[Excerpt to read]
From: Martin Papik <mp6058@gmail.com>
To: Leslie Rhorer <lrhorer@mygrande.net>
Cc: xfs@oss.sgi.com
Subject: Re: XFS File system in trouble
Date: Mon, 20 Jul 2015 11:52:38 +0300 [thread overview]
Message-ID: <55ACB6D6.2000100@gmail.com> (raw)
In-Reply-To: <55ACB2BD.6050601@mygrande.net>
-----BEGIN PGP SIGNED MESSAGE-----
Hash: SHA512
Just wanted to make sure since I didn't catch any mention of these
checks. And based on your thoroughness I assume you ran memtest after
the ram replacement. What I'd try next in your situation is to boot a
different version of the kernel (possibly a different distro) and see
if the errors are the same, I'd try something bootable from a DVD or a
USB stick. What do you think?
On 07/20/2015 11:35 AM, Leslie Rhorer wrote:
> On 7/20/2015 3:05 AM, Martin Papik wrote:
>
> Since you've already found one HW related fault, would you consider
> booting into memtest for a couple of passes just to be on the safe
> side.
>
>> I did that after confirming the one stick of memory was bad.
>> Twice. I got over 20,000 errors on the bad stick, and 0 on the
>> good one. I also swapped the locations on the motherboard, and
>> the bad stick still failed while the good one passed 100%.
>
> And did you by any chance look at SMART if applicable and possibly
> running a test on the drives.

[Information shown]
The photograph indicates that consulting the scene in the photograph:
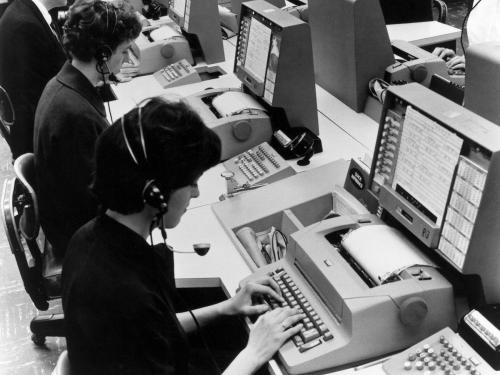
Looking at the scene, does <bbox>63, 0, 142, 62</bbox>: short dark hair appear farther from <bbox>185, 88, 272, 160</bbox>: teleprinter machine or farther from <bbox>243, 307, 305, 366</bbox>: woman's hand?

[Given exercise 1]
In the email about the XFS file system, how many errors did the bad memory stick show?
[Given exercise 2]
Carry on writing the email about the XFS file system from the point where it stops.

[Written response 1]
Over 20,000 errors.

[Written response 2]
>
>> Yes. SMART found no errors, but think about it. Every time tar
>> tries to create a directory when untarring that file in that
>> location, the file system croaks when it tries to create a
>> directory. Not when reading and not when writing other than when
>> it creates a directory. When I create the directory manualy, the
>> process quits failing at that point and fails later on during a
>> different directory create. The array remains intact when
>> reading, and dmesg shows no drive errors. I've re-synced the
>> array, which reads every byte on all 8 drives without a single
>> mismatch - several times. To my knowledge, no read has ever
>> failed except after the filesystem goes offline. I thought
>> reads were failing during the CRC checks, but that was a red
>> herring.
>
> Another test I sometimes do when I'm unsure about disks is "cat
> /dev/sda > /dev/null" (i.e. a whole disk read test)
>
>> echo repair > /sys/block/md0/md/sync_action reads not one drive,
>> but every byte on all 8 drives.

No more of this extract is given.